Quando o sonho resiste
Assistindo à vitória de Julia Nicanor no último domingo, lembrei do dia em que sugeri a ela que se dedicasse a uma faculdade, já que o surf parecia não recompensá-la por tanto esforço
Era 2016 quando fiz minhas primeiras contribuições como repórter freelancer especializada em surf para a editora Trip. A pauta, na ocasião, era sobre duas surfistas: Gil Ferreira e Julia Nicanor, à época Julia Santos. Ambas se destacavam das demais pela maneira como abordavam o surf aéreo e progressivo.
Descobri, no entanto, que elas tinham muitas outras particularidades além do surf aéreo. Buscavam apoio financeiro há anos. Talvez fossem as melhores, mas o mercado não parecia enxergar isso. As duas não conheceram o pai e foram criadas pelas mães — a de Gil vendia coco na praia, a de Julia fazia faxina. Ambas viveram grandes (enormes) perrengues na infância.

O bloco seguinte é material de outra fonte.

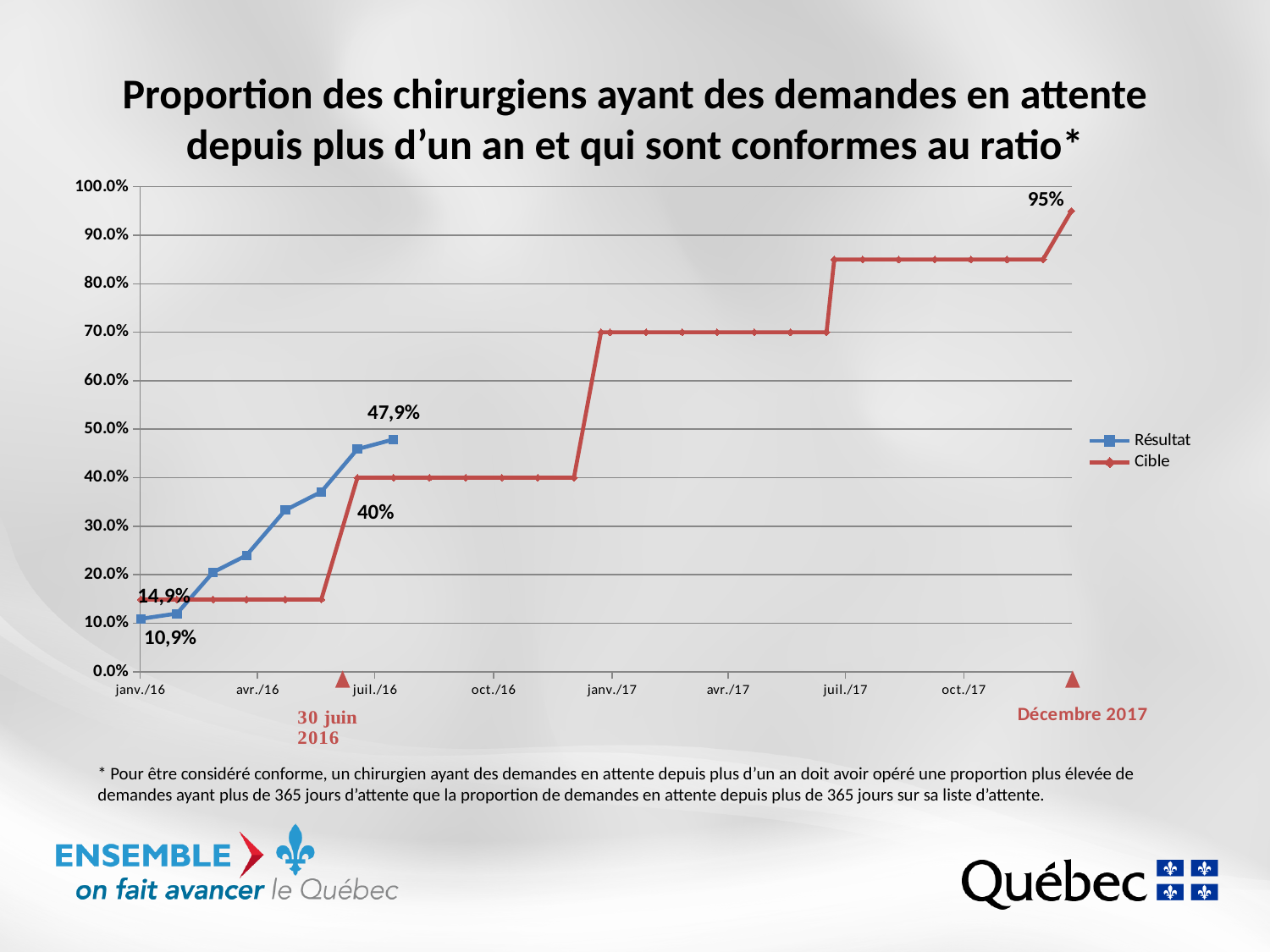
What is the Cible value set for 30 juin 2016? 40% How many series does the legend list? 2 What is the Cible value for Décembre 2017? 95% What are the two series named in the legend? Résultat and Cible What is the Cible value at janv./16? 14,9% What is the Résultat value at janv./16? 10,9% What is the difference between the Cible for Décembre 2017 and the Cible for 30 juin 2016? 55% What is the latest labelled Résultat value? 47,9% What kind of chart is shown on the slide? line chart At janv./16, which is higher: Résultat or Cible? Cible What is the difference between the latest Résultat value (47,9%) and the Résultat value at janv./16 (10,9%)? 37% Is the Cible value at oct./17 greater or less than 80%? greater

Encontrei Julia no calçadão das Pitangueiras. Sentamos lado a lado, e ali comecei minha entrevista. Apesar da timidez que notei nela em um primeiro momento, não demorou muito para me sentir bem próxima a ela.
Por trás da timidez, porém, parecia haver algo mais. No olhar da surfista — que era uma fortaleza física — notei certa fragilidade que talvez viesse da insegurança. O dia seguinte era incerto, claro. Como pode uma atleta viver da revenda de equipamentos doados? A revolta tomou conta de mim, e fiz um esforço tremendo pra que ela não percebesse.
A conversa durou pouco mais de uma hora. Naquele dia, sentada no banco do calçadão das Pitangueiras, fiz uma promessa a mim mesma: eu faria de tudo para ajudá-la, mesmo que naquele momento eu também estivesse lutando para sobreviver. Saía de uma época conturbada, marcada por uma retomada após dois longos anos de depressão.
Desde então, acompanho a Julia e fiz o que pude. Abri minha casa, a recebi em Itamambuca para os escassos eventos de surf feminino que aconteciam lá uma vez por ano.
Em certos momentos, questionei se esse era o caminho. Cheguei a sugerir que ela começasse uma faculdade, que buscasse um plano B. Porque o surf, por mais promissor que seja pra alguém com o talento dela, nem sempre devolve o investimento emocional que se coloca nele — principalmente no Brasil e para uma atleta mulher e negra.
Mas, felizmente, eu me enganei, pelo menos em parte.
Julia venceu a etapa da Taça Brasil no Ceará. Um título que a coloca mais próxima da elite do surf brasileiro. Um título que simboliza tudo aquilo em que ela nunca deixou de acreditar. Essa vitória não é apenas um troféu ou um cheque (é também), mas é a prova de que sonho e dedicação são chaves pra uma vida de realizações.
Jamais subestime a determinação de quem sonha grande.
Parabéns, Julia. Parabéns, Marcos, que essa seja apenas uma página de muitas outras escritas por vocês, com suor e coragem!